Data are presented as percentages with error bars showing the 95% CIs around the observed proportion of patients in the treatment arm. The CIs for each treatment arm were calculated using the Clopper–Pearson method and CIs for differences between treatment arms were calculated using the Newcombe method without continuity correction. pCR rate difference was not computed for subsets with fewer than 10 patients per treatment arms. aThe two patients who were initially categorized as having stage IV disease were deemed eligible and later recategorized as having stage II disease. AC, anthracycline; IRT, interactive response technology; n, total number of patients in subgroup; NA, not available; Q2W, every 2 weeks; Q3W every 3 weeks. Database lock: 14 April 2023.
Fig. 4
Fig. 4. Efficacy of nivolumab by subgroups.

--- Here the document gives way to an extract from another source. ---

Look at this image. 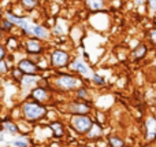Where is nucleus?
Here are the masks:
<instances>
[{"label":"nucleus","mask_w":156,"mask_h":147,"mask_svg":"<svg viewBox=\"0 0 156 147\" xmlns=\"http://www.w3.org/2000/svg\"><path fill=\"white\" fill-rule=\"evenodd\" d=\"M22 50L25 51L26 57H41V55H45L47 44L37 37L26 36L22 40Z\"/></svg>","instance_id":"6"},{"label":"nucleus","mask_w":156,"mask_h":147,"mask_svg":"<svg viewBox=\"0 0 156 147\" xmlns=\"http://www.w3.org/2000/svg\"><path fill=\"white\" fill-rule=\"evenodd\" d=\"M147 36H148L149 43H151L154 47H156V26L152 28V29H149L148 33H147Z\"/></svg>","instance_id":"29"},{"label":"nucleus","mask_w":156,"mask_h":147,"mask_svg":"<svg viewBox=\"0 0 156 147\" xmlns=\"http://www.w3.org/2000/svg\"><path fill=\"white\" fill-rule=\"evenodd\" d=\"M104 2H107V0H104Z\"/></svg>","instance_id":"41"},{"label":"nucleus","mask_w":156,"mask_h":147,"mask_svg":"<svg viewBox=\"0 0 156 147\" xmlns=\"http://www.w3.org/2000/svg\"><path fill=\"white\" fill-rule=\"evenodd\" d=\"M3 15V11H2V8H0V17H2Z\"/></svg>","instance_id":"38"},{"label":"nucleus","mask_w":156,"mask_h":147,"mask_svg":"<svg viewBox=\"0 0 156 147\" xmlns=\"http://www.w3.org/2000/svg\"><path fill=\"white\" fill-rule=\"evenodd\" d=\"M138 147H156L155 143H147V142H143Z\"/></svg>","instance_id":"34"},{"label":"nucleus","mask_w":156,"mask_h":147,"mask_svg":"<svg viewBox=\"0 0 156 147\" xmlns=\"http://www.w3.org/2000/svg\"><path fill=\"white\" fill-rule=\"evenodd\" d=\"M151 63H152V68H154V70L156 72V57L154 58V61H152V62H151Z\"/></svg>","instance_id":"36"},{"label":"nucleus","mask_w":156,"mask_h":147,"mask_svg":"<svg viewBox=\"0 0 156 147\" xmlns=\"http://www.w3.org/2000/svg\"><path fill=\"white\" fill-rule=\"evenodd\" d=\"M125 147H132V146H130V145H126V146H125Z\"/></svg>","instance_id":"40"},{"label":"nucleus","mask_w":156,"mask_h":147,"mask_svg":"<svg viewBox=\"0 0 156 147\" xmlns=\"http://www.w3.org/2000/svg\"><path fill=\"white\" fill-rule=\"evenodd\" d=\"M49 85L54 91H59L63 94H70L76 92L80 87L85 84V80L81 76L73 73V72H66V70H55L54 74L48 79Z\"/></svg>","instance_id":"1"},{"label":"nucleus","mask_w":156,"mask_h":147,"mask_svg":"<svg viewBox=\"0 0 156 147\" xmlns=\"http://www.w3.org/2000/svg\"><path fill=\"white\" fill-rule=\"evenodd\" d=\"M25 74L21 72V69L16 68V66H14L12 69L10 70V74H8V77H10V80L12 83H15V84H18L19 81L22 80V77H23Z\"/></svg>","instance_id":"25"},{"label":"nucleus","mask_w":156,"mask_h":147,"mask_svg":"<svg viewBox=\"0 0 156 147\" xmlns=\"http://www.w3.org/2000/svg\"><path fill=\"white\" fill-rule=\"evenodd\" d=\"M49 129L52 132V138L56 140H62L63 138L67 136V131H66V124L63 123L60 118H56V120H52L48 123Z\"/></svg>","instance_id":"13"},{"label":"nucleus","mask_w":156,"mask_h":147,"mask_svg":"<svg viewBox=\"0 0 156 147\" xmlns=\"http://www.w3.org/2000/svg\"><path fill=\"white\" fill-rule=\"evenodd\" d=\"M3 96H4V91H3L2 85H0V101H3Z\"/></svg>","instance_id":"35"},{"label":"nucleus","mask_w":156,"mask_h":147,"mask_svg":"<svg viewBox=\"0 0 156 147\" xmlns=\"http://www.w3.org/2000/svg\"><path fill=\"white\" fill-rule=\"evenodd\" d=\"M2 83H3V79H2V77H0V85H2Z\"/></svg>","instance_id":"39"},{"label":"nucleus","mask_w":156,"mask_h":147,"mask_svg":"<svg viewBox=\"0 0 156 147\" xmlns=\"http://www.w3.org/2000/svg\"><path fill=\"white\" fill-rule=\"evenodd\" d=\"M86 8L90 13H101L107 10V2L104 0H85Z\"/></svg>","instance_id":"20"},{"label":"nucleus","mask_w":156,"mask_h":147,"mask_svg":"<svg viewBox=\"0 0 156 147\" xmlns=\"http://www.w3.org/2000/svg\"><path fill=\"white\" fill-rule=\"evenodd\" d=\"M4 46L5 48L8 50L10 54H15L19 48H22V41L19 40L16 36H12V35H8L7 37H4Z\"/></svg>","instance_id":"19"},{"label":"nucleus","mask_w":156,"mask_h":147,"mask_svg":"<svg viewBox=\"0 0 156 147\" xmlns=\"http://www.w3.org/2000/svg\"><path fill=\"white\" fill-rule=\"evenodd\" d=\"M15 66L21 69V72L23 74H26V76H37V74H41L37 62L33 61L30 57H23L21 59H18Z\"/></svg>","instance_id":"11"},{"label":"nucleus","mask_w":156,"mask_h":147,"mask_svg":"<svg viewBox=\"0 0 156 147\" xmlns=\"http://www.w3.org/2000/svg\"><path fill=\"white\" fill-rule=\"evenodd\" d=\"M27 98L33 99V101L38 102V103L49 106L51 102L54 101V94H52V88H51V85H49V83H48V85L40 84L38 87H36L34 90H32V92L29 94Z\"/></svg>","instance_id":"7"},{"label":"nucleus","mask_w":156,"mask_h":147,"mask_svg":"<svg viewBox=\"0 0 156 147\" xmlns=\"http://www.w3.org/2000/svg\"><path fill=\"white\" fill-rule=\"evenodd\" d=\"M143 139L147 143H156V116H147L143 123Z\"/></svg>","instance_id":"9"},{"label":"nucleus","mask_w":156,"mask_h":147,"mask_svg":"<svg viewBox=\"0 0 156 147\" xmlns=\"http://www.w3.org/2000/svg\"><path fill=\"white\" fill-rule=\"evenodd\" d=\"M19 4L23 7L25 11L30 13V11H34L36 8L40 4V0H19Z\"/></svg>","instance_id":"24"},{"label":"nucleus","mask_w":156,"mask_h":147,"mask_svg":"<svg viewBox=\"0 0 156 147\" xmlns=\"http://www.w3.org/2000/svg\"><path fill=\"white\" fill-rule=\"evenodd\" d=\"M133 4L136 6L137 8H145L147 6V0H133Z\"/></svg>","instance_id":"32"},{"label":"nucleus","mask_w":156,"mask_h":147,"mask_svg":"<svg viewBox=\"0 0 156 147\" xmlns=\"http://www.w3.org/2000/svg\"><path fill=\"white\" fill-rule=\"evenodd\" d=\"M0 28H2V30H3V33H4V35H11V33H12V30L15 29L16 26L11 21H8L7 18L0 17Z\"/></svg>","instance_id":"23"},{"label":"nucleus","mask_w":156,"mask_h":147,"mask_svg":"<svg viewBox=\"0 0 156 147\" xmlns=\"http://www.w3.org/2000/svg\"><path fill=\"white\" fill-rule=\"evenodd\" d=\"M103 136H104V125H101L100 123L94 121L92 128L89 129V132L83 138H85V140L89 143H97L99 140L103 139Z\"/></svg>","instance_id":"15"},{"label":"nucleus","mask_w":156,"mask_h":147,"mask_svg":"<svg viewBox=\"0 0 156 147\" xmlns=\"http://www.w3.org/2000/svg\"><path fill=\"white\" fill-rule=\"evenodd\" d=\"M105 142H107L108 147H125L126 146V140L123 136L118 134H110L105 138Z\"/></svg>","instance_id":"21"},{"label":"nucleus","mask_w":156,"mask_h":147,"mask_svg":"<svg viewBox=\"0 0 156 147\" xmlns=\"http://www.w3.org/2000/svg\"><path fill=\"white\" fill-rule=\"evenodd\" d=\"M19 109H21V114H22L21 120L27 121V123L33 124V125H37V124L44 123V120L47 118L49 106L38 103V102L33 101L30 98H26L19 103Z\"/></svg>","instance_id":"2"},{"label":"nucleus","mask_w":156,"mask_h":147,"mask_svg":"<svg viewBox=\"0 0 156 147\" xmlns=\"http://www.w3.org/2000/svg\"><path fill=\"white\" fill-rule=\"evenodd\" d=\"M29 36H33V37L40 39V40H43L44 43L49 41L52 37H54V36H52L51 29H49L48 26H44V25H41V24H37V22H33Z\"/></svg>","instance_id":"12"},{"label":"nucleus","mask_w":156,"mask_h":147,"mask_svg":"<svg viewBox=\"0 0 156 147\" xmlns=\"http://www.w3.org/2000/svg\"><path fill=\"white\" fill-rule=\"evenodd\" d=\"M3 40H4V33H3L2 28H0V41H3Z\"/></svg>","instance_id":"37"},{"label":"nucleus","mask_w":156,"mask_h":147,"mask_svg":"<svg viewBox=\"0 0 156 147\" xmlns=\"http://www.w3.org/2000/svg\"><path fill=\"white\" fill-rule=\"evenodd\" d=\"M51 32H52L54 37H67V35L70 33V28L66 24L65 19L58 18L56 21H55V24L52 25Z\"/></svg>","instance_id":"17"},{"label":"nucleus","mask_w":156,"mask_h":147,"mask_svg":"<svg viewBox=\"0 0 156 147\" xmlns=\"http://www.w3.org/2000/svg\"><path fill=\"white\" fill-rule=\"evenodd\" d=\"M74 98L78 99V101H85V102L93 101V98H92V92H90V90H89V87L86 84H83L82 87H80L76 92H74Z\"/></svg>","instance_id":"22"},{"label":"nucleus","mask_w":156,"mask_h":147,"mask_svg":"<svg viewBox=\"0 0 156 147\" xmlns=\"http://www.w3.org/2000/svg\"><path fill=\"white\" fill-rule=\"evenodd\" d=\"M43 81H44L43 74H37V76H26V74H25V76L22 77V80L16 85H18L19 92L29 96V94L32 92V90H34L36 87H38Z\"/></svg>","instance_id":"8"},{"label":"nucleus","mask_w":156,"mask_h":147,"mask_svg":"<svg viewBox=\"0 0 156 147\" xmlns=\"http://www.w3.org/2000/svg\"><path fill=\"white\" fill-rule=\"evenodd\" d=\"M69 70L73 72V73L78 74V76H81L82 79H90L92 73L93 72H90V68H89V65L85 62V61L82 59V58L80 57H74L73 61H71V63L69 65Z\"/></svg>","instance_id":"10"},{"label":"nucleus","mask_w":156,"mask_h":147,"mask_svg":"<svg viewBox=\"0 0 156 147\" xmlns=\"http://www.w3.org/2000/svg\"><path fill=\"white\" fill-rule=\"evenodd\" d=\"M148 54H149L148 44L141 41V43H138L137 46L130 51V59H132L133 62H140V61L145 59V58L148 57Z\"/></svg>","instance_id":"16"},{"label":"nucleus","mask_w":156,"mask_h":147,"mask_svg":"<svg viewBox=\"0 0 156 147\" xmlns=\"http://www.w3.org/2000/svg\"><path fill=\"white\" fill-rule=\"evenodd\" d=\"M94 106L93 102H85V101H78V99H71L69 102H65L63 105H60L58 107L59 112H62L63 114L69 116H76V114H92Z\"/></svg>","instance_id":"5"},{"label":"nucleus","mask_w":156,"mask_h":147,"mask_svg":"<svg viewBox=\"0 0 156 147\" xmlns=\"http://www.w3.org/2000/svg\"><path fill=\"white\" fill-rule=\"evenodd\" d=\"M10 70H11V68H10V65H8V62L7 61H0V77L2 79H4L5 76H8L10 74Z\"/></svg>","instance_id":"28"},{"label":"nucleus","mask_w":156,"mask_h":147,"mask_svg":"<svg viewBox=\"0 0 156 147\" xmlns=\"http://www.w3.org/2000/svg\"><path fill=\"white\" fill-rule=\"evenodd\" d=\"M0 127H2L3 132L5 135H10L11 138H15L21 134L19 131V127H18V123H16L14 118L11 117H4L0 120Z\"/></svg>","instance_id":"14"},{"label":"nucleus","mask_w":156,"mask_h":147,"mask_svg":"<svg viewBox=\"0 0 156 147\" xmlns=\"http://www.w3.org/2000/svg\"><path fill=\"white\" fill-rule=\"evenodd\" d=\"M36 62H37V65H38V68H40L41 73H43V72H45V70H48V69L51 68L49 59H48V58H45V55H41V57H38Z\"/></svg>","instance_id":"27"},{"label":"nucleus","mask_w":156,"mask_h":147,"mask_svg":"<svg viewBox=\"0 0 156 147\" xmlns=\"http://www.w3.org/2000/svg\"><path fill=\"white\" fill-rule=\"evenodd\" d=\"M94 123V118L92 114H76L69 116L67 125L71 132L76 134V136H85L92 128Z\"/></svg>","instance_id":"3"},{"label":"nucleus","mask_w":156,"mask_h":147,"mask_svg":"<svg viewBox=\"0 0 156 147\" xmlns=\"http://www.w3.org/2000/svg\"><path fill=\"white\" fill-rule=\"evenodd\" d=\"M90 83L93 85H96V87H104L105 85V79L101 76V74H99V73H96V72H93L92 73V76H90Z\"/></svg>","instance_id":"26"},{"label":"nucleus","mask_w":156,"mask_h":147,"mask_svg":"<svg viewBox=\"0 0 156 147\" xmlns=\"http://www.w3.org/2000/svg\"><path fill=\"white\" fill-rule=\"evenodd\" d=\"M147 8H148L149 14L156 15V0H147Z\"/></svg>","instance_id":"30"},{"label":"nucleus","mask_w":156,"mask_h":147,"mask_svg":"<svg viewBox=\"0 0 156 147\" xmlns=\"http://www.w3.org/2000/svg\"><path fill=\"white\" fill-rule=\"evenodd\" d=\"M73 55L70 51L65 48H59V47H55L51 51L48 52V59L51 63V68L54 70H66L69 69V65L73 61Z\"/></svg>","instance_id":"4"},{"label":"nucleus","mask_w":156,"mask_h":147,"mask_svg":"<svg viewBox=\"0 0 156 147\" xmlns=\"http://www.w3.org/2000/svg\"><path fill=\"white\" fill-rule=\"evenodd\" d=\"M74 147H96V146H94L93 143L86 142V143H76V146Z\"/></svg>","instance_id":"33"},{"label":"nucleus","mask_w":156,"mask_h":147,"mask_svg":"<svg viewBox=\"0 0 156 147\" xmlns=\"http://www.w3.org/2000/svg\"><path fill=\"white\" fill-rule=\"evenodd\" d=\"M8 50L5 48V46H4V43H2L0 41V61H4V59H7V57H8Z\"/></svg>","instance_id":"31"},{"label":"nucleus","mask_w":156,"mask_h":147,"mask_svg":"<svg viewBox=\"0 0 156 147\" xmlns=\"http://www.w3.org/2000/svg\"><path fill=\"white\" fill-rule=\"evenodd\" d=\"M33 145H36L33 138L30 135H23V134H19L18 136H15L12 140L8 142L10 147H32Z\"/></svg>","instance_id":"18"}]
</instances>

a, Concordance between PD-L1 assays SP142 and 28-8 CPS. b, sTIL and PD-L1 expression in patients with quantifiable sTIL and PD-L1 by SP142 or 28-8 CPS. c, pCR rates in the nivolumab plus neoadjuvant CT and placebo plus neoadjuvant CT arms by PD-L1 status as determined by the SP142 (IC%) and 28-8 CPS (cutoffs 1–20) assays. d, PD-L1 status as determined by the SP142 (IC%) assay and percentage of sTIL (cutoffs 1%, 5%, 10%). The number of patients with qualifying data (n) and the total number of patients in each subgroup (N) are shown above each circle (a,b) or below each bar (c,d). Data are presented as percentages. CIs for the observed proportion of patients in the treatment arm were calculated using the Clopper–Pearson method and CIs for differences between treatment arms were calculated using the Newcombe method without continuity correction (c,d). Vertical dashed lines are to visually distinguish between Overall, SP142 and 28-8 in c, and Overall, SP142 and sTIL in d. 28-8 CPS, Dako 28-8 assay using the CPS algorithm; OPA, overall percentage agreement; SP142 VENTANA, PD-L1 SP142 assay. Clinical database; SP142 cutoff at ≥1% versus <1%. Because of the small sample size, the percent agreement was not calculated for CPS ≥ 20). Database lock: 20 March 2024. Additional patients were included in the CPS-evaluable group at this final database lock.